- _Aim of the exercise_
Count how many lines in the rows below contain the string "grass", treating uppercase and lowercase as different, and reply with the number alone.
━━━━━ Record extracts
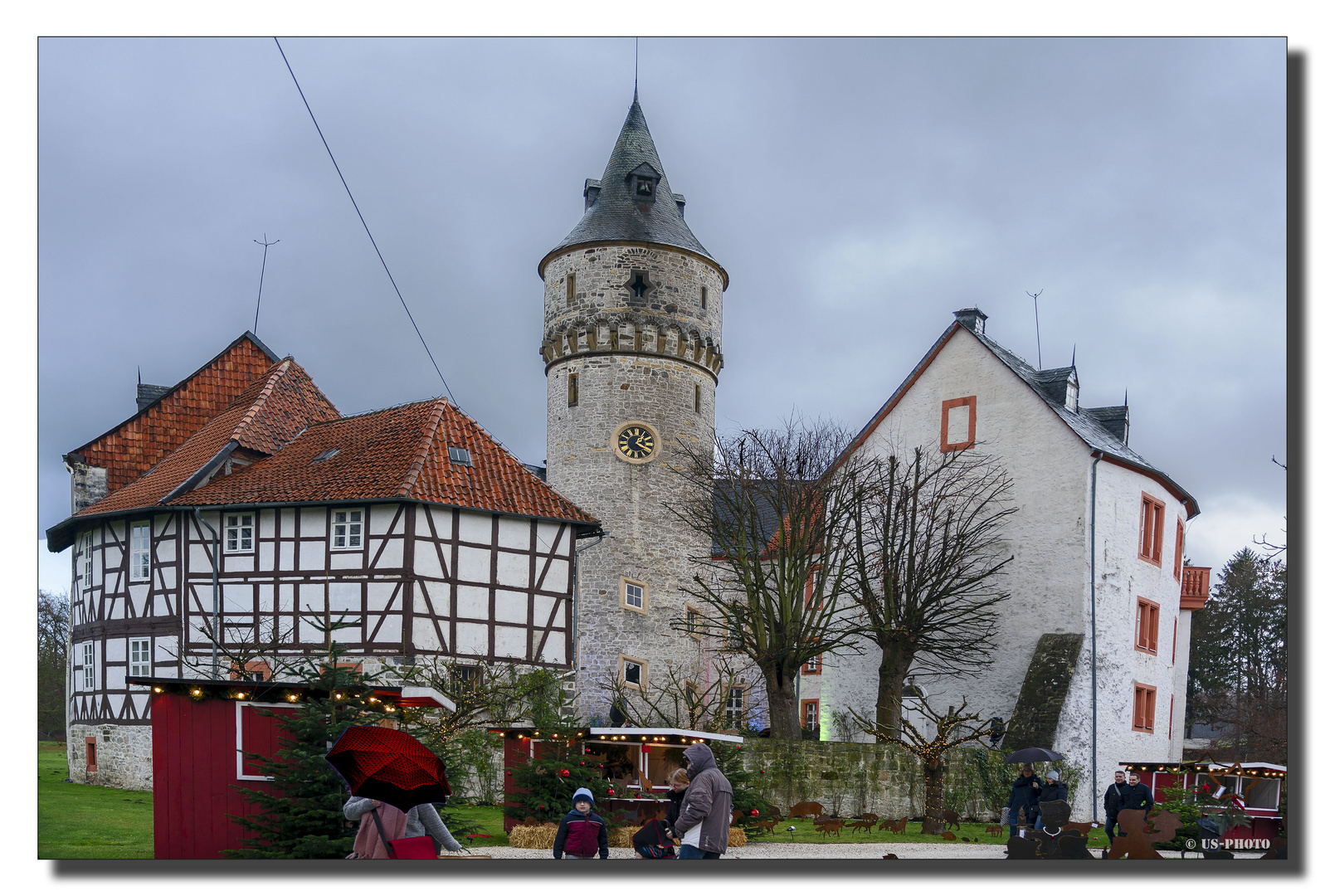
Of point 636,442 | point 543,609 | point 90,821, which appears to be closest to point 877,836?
point 543,609

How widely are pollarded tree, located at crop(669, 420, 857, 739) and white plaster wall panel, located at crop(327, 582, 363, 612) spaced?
7216 mm

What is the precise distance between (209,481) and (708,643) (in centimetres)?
1288

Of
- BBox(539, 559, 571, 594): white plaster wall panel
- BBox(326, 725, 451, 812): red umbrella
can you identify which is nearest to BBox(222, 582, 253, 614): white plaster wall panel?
BBox(539, 559, 571, 594): white plaster wall panel

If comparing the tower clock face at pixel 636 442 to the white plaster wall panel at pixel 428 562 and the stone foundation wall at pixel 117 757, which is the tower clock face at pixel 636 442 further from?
the stone foundation wall at pixel 117 757

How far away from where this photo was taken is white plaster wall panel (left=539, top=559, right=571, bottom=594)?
27859 mm

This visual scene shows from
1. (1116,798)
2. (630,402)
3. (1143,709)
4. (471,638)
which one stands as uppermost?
(630,402)

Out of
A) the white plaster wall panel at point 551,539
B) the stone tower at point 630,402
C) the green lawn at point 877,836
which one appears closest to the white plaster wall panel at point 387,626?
the white plaster wall panel at point 551,539

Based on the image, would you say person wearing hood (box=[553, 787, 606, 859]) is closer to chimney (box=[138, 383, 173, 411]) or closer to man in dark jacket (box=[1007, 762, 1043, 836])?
man in dark jacket (box=[1007, 762, 1043, 836])

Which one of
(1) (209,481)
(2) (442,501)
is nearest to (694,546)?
(2) (442,501)

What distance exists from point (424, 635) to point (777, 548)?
28.1 feet

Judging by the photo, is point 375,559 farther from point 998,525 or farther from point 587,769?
point 998,525

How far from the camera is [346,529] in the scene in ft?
85.0

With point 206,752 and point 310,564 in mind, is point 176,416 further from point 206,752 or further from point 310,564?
point 206,752

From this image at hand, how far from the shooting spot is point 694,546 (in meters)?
33.0
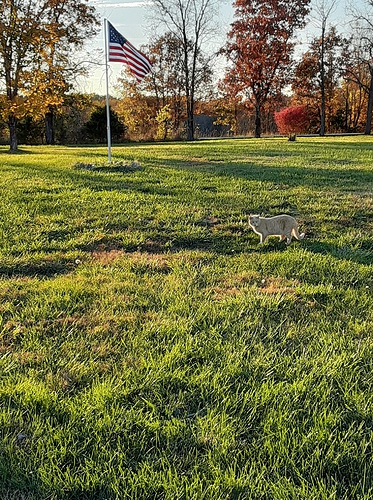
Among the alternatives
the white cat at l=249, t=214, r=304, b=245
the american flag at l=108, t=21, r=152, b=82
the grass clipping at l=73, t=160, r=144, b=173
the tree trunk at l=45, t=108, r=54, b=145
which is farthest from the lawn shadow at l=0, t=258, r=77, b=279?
the tree trunk at l=45, t=108, r=54, b=145

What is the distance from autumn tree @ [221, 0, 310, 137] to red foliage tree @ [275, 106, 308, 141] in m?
5.76

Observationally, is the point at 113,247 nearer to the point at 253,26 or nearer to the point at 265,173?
the point at 265,173

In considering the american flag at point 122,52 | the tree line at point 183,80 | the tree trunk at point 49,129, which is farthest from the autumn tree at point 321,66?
the american flag at point 122,52

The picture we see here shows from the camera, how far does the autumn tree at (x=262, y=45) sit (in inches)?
992

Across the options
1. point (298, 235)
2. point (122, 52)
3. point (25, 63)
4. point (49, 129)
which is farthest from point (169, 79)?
point (298, 235)

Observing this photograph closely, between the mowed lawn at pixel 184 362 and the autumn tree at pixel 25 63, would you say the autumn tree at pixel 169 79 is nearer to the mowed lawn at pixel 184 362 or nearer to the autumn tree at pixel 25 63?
the autumn tree at pixel 25 63

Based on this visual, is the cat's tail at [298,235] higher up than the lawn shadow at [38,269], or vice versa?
the cat's tail at [298,235]

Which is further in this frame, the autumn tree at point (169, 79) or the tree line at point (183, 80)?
the autumn tree at point (169, 79)

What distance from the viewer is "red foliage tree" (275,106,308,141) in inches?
1247

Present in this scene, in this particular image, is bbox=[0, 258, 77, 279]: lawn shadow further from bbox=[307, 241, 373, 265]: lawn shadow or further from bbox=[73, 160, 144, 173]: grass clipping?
bbox=[73, 160, 144, 173]: grass clipping


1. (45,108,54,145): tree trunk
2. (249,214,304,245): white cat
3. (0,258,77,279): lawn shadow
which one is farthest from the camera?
(45,108,54,145): tree trunk

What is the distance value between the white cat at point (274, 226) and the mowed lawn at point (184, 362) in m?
0.11

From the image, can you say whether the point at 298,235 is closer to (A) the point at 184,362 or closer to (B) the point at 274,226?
(B) the point at 274,226

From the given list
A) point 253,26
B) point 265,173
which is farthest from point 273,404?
point 253,26
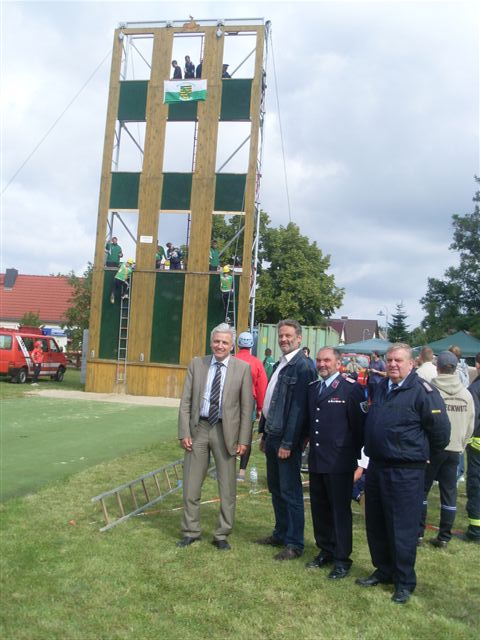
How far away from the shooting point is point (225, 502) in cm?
547

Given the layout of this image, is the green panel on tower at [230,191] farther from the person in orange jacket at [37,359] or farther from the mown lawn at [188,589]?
the mown lawn at [188,589]

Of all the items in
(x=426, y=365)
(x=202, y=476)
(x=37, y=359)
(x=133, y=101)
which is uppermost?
(x=133, y=101)

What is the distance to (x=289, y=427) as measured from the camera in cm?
518

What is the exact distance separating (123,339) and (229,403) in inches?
622

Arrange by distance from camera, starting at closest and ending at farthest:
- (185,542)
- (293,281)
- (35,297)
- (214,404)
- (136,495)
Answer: (185,542) → (214,404) → (136,495) → (293,281) → (35,297)

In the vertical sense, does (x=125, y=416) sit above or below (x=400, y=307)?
below

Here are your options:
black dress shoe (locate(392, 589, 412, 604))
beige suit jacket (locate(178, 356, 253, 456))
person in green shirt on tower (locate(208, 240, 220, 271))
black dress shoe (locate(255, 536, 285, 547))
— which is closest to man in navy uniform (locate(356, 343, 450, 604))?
black dress shoe (locate(392, 589, 412, 604))

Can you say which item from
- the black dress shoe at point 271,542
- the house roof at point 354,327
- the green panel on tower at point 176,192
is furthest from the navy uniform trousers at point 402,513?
the house roof at point 354,327

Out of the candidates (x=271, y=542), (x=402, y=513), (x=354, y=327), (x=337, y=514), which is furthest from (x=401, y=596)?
(x=354, y=327)

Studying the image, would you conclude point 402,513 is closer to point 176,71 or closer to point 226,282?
point 226,282

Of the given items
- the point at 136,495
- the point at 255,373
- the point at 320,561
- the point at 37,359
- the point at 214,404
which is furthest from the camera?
the point at 37,359

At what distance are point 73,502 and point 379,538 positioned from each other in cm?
335

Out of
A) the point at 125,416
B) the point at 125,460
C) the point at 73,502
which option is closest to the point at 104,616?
the point at 73,502

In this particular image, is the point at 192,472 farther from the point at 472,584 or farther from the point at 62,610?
the point at 472,584
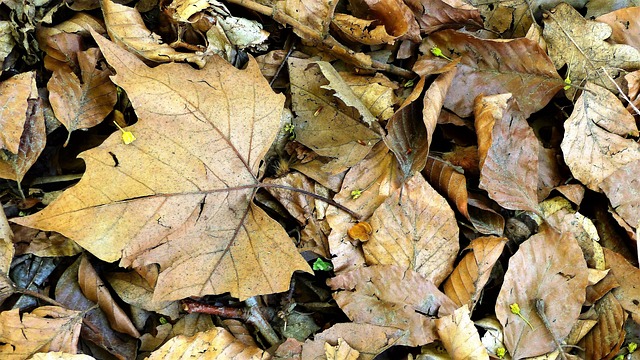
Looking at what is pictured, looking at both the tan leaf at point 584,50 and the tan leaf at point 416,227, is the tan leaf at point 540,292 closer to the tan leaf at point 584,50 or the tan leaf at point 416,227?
the tan leaf at point 416,227

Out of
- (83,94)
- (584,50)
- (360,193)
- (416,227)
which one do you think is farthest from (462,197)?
(83,94)

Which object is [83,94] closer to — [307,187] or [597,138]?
[307,187]

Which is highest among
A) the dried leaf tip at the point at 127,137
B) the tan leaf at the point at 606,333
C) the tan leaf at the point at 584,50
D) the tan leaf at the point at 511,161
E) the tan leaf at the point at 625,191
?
the tan leaf at the point at 584,50

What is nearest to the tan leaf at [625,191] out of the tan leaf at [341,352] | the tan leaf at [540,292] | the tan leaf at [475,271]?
the tan leaf at [540,292]

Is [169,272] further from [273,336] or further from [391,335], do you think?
[391,335]

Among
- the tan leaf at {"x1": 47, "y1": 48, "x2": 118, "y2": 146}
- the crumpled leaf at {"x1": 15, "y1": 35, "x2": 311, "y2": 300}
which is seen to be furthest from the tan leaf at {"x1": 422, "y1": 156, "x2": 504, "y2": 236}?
the tan leaf at {"x1": 47, "y1": 48, "x2": 118, "y2": 146}

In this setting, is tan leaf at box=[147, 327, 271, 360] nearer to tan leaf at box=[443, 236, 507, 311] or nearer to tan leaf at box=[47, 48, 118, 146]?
tan leaf at box=[443, 236, 507, 311]
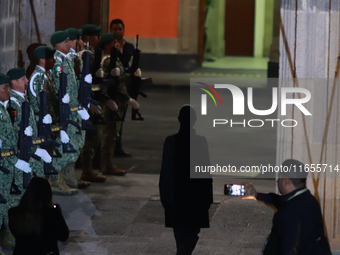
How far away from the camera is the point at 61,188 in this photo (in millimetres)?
10688

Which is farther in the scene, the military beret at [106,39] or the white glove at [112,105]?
the military beret at [106,39]

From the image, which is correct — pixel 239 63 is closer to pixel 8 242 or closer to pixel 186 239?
pixel 8 242

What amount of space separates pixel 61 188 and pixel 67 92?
4.52 feet

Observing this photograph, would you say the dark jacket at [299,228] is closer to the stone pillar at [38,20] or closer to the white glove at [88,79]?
the white glove at [88,79]

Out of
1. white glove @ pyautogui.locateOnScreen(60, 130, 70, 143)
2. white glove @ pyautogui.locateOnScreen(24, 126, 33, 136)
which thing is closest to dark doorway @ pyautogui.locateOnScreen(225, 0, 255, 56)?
white glove @ pyautogui.locateOnScreen(60, 130, 70, 143)

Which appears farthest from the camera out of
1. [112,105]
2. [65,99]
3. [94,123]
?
[112,105]

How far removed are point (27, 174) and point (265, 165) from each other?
616 centimetres

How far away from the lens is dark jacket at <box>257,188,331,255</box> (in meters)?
5.78

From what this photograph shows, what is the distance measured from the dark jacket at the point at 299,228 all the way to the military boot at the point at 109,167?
6357 mm

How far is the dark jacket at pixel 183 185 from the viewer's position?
7.42 meters

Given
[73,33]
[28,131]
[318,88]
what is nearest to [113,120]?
[73,33]

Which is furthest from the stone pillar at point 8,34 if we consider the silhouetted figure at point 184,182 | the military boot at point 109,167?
the silhouetted figure at point 184,182

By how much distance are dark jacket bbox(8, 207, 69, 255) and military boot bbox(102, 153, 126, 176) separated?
5733 millimetres

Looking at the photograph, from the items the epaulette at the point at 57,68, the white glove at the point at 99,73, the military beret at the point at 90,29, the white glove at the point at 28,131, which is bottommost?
the white glove at the point at 28,131
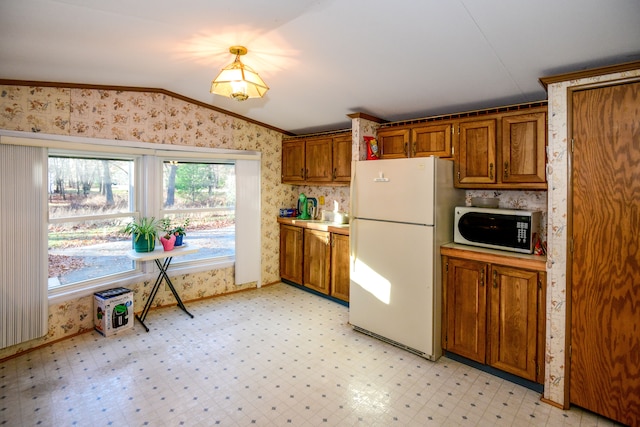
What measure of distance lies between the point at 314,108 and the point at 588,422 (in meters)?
3.48

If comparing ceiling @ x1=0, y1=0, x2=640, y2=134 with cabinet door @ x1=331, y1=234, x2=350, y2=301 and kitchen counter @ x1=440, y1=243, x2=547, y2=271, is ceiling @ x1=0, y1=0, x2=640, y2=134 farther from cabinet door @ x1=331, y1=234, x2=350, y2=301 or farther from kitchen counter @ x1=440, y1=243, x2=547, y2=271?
cabinet door @ x1=331, y1=234, x2=350, y2=301

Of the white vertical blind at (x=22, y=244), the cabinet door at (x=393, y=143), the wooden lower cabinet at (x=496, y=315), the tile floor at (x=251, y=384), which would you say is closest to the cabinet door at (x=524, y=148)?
the wooden lower cabinet at (x=496, y=315)

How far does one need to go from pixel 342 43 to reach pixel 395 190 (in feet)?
4.29

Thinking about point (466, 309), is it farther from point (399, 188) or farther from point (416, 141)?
point (416, 141)

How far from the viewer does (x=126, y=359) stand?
2926 millimetres

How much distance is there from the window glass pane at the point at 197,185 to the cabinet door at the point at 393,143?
2060mm

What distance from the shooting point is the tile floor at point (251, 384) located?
2230 mm

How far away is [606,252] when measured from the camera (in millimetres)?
2178

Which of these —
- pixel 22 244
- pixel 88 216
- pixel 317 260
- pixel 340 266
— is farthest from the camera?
pixel 317 260

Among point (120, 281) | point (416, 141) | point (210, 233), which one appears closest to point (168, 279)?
point (120, 281)

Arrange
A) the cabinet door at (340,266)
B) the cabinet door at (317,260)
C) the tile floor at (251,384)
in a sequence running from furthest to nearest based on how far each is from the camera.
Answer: the cabinet door at (317,260)
the cabinet door at (340,266)
the tile floor at (251,384)

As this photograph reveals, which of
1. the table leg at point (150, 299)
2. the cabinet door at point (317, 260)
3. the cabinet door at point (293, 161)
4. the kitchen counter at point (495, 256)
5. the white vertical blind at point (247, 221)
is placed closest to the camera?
the kitchen counter at point (495, 256)

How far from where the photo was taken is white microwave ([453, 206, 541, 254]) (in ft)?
8.67

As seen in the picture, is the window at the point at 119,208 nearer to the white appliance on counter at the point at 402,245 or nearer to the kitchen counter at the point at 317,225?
the kitchen counter at the point at 317,225
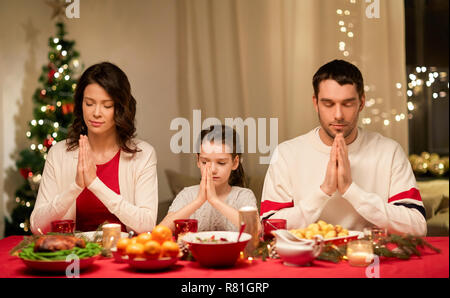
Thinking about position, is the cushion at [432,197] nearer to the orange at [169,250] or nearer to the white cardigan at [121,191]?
the white cardigan at [121,191]

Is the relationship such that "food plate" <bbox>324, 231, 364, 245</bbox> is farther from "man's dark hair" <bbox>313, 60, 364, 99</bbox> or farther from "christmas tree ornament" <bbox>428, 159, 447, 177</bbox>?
"christmas tree ornament" <bbox>428, 159, 447, 177</bbox>

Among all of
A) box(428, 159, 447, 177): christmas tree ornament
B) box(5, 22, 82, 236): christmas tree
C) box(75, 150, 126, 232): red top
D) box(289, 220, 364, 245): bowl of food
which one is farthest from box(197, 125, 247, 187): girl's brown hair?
box(5, 22, 82, 236): christmas tree

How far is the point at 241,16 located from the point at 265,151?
3.48 ft

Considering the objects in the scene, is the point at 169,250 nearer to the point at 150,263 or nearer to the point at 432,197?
the point at 150,263

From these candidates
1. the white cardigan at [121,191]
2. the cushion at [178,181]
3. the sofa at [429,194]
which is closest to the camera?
the white cardigan at [121,191]

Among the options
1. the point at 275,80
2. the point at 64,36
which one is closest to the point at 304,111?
the point at 275,80

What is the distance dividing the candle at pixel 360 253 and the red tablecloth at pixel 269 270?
2 cm

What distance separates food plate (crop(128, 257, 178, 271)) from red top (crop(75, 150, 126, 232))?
3.23 ft

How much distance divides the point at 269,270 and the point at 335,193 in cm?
91

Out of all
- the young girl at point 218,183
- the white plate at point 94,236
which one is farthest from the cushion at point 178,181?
the white plate at point 94,236

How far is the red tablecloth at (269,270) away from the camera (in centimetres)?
170

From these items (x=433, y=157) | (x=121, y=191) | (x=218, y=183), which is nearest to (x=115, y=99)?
(x=121, y=191)

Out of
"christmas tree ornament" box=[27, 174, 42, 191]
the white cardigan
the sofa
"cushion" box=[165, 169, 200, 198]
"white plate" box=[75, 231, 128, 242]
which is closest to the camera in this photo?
"white plate" box=[75, 231, 128, 242]

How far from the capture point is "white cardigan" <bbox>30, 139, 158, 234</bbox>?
2.46 meters
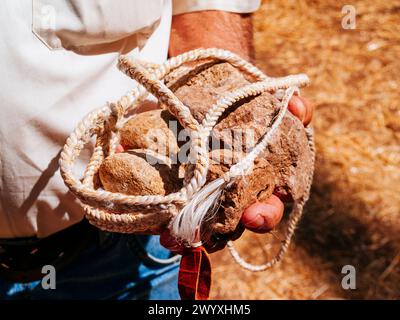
━━━━━━━━━━
- _Full answer_
3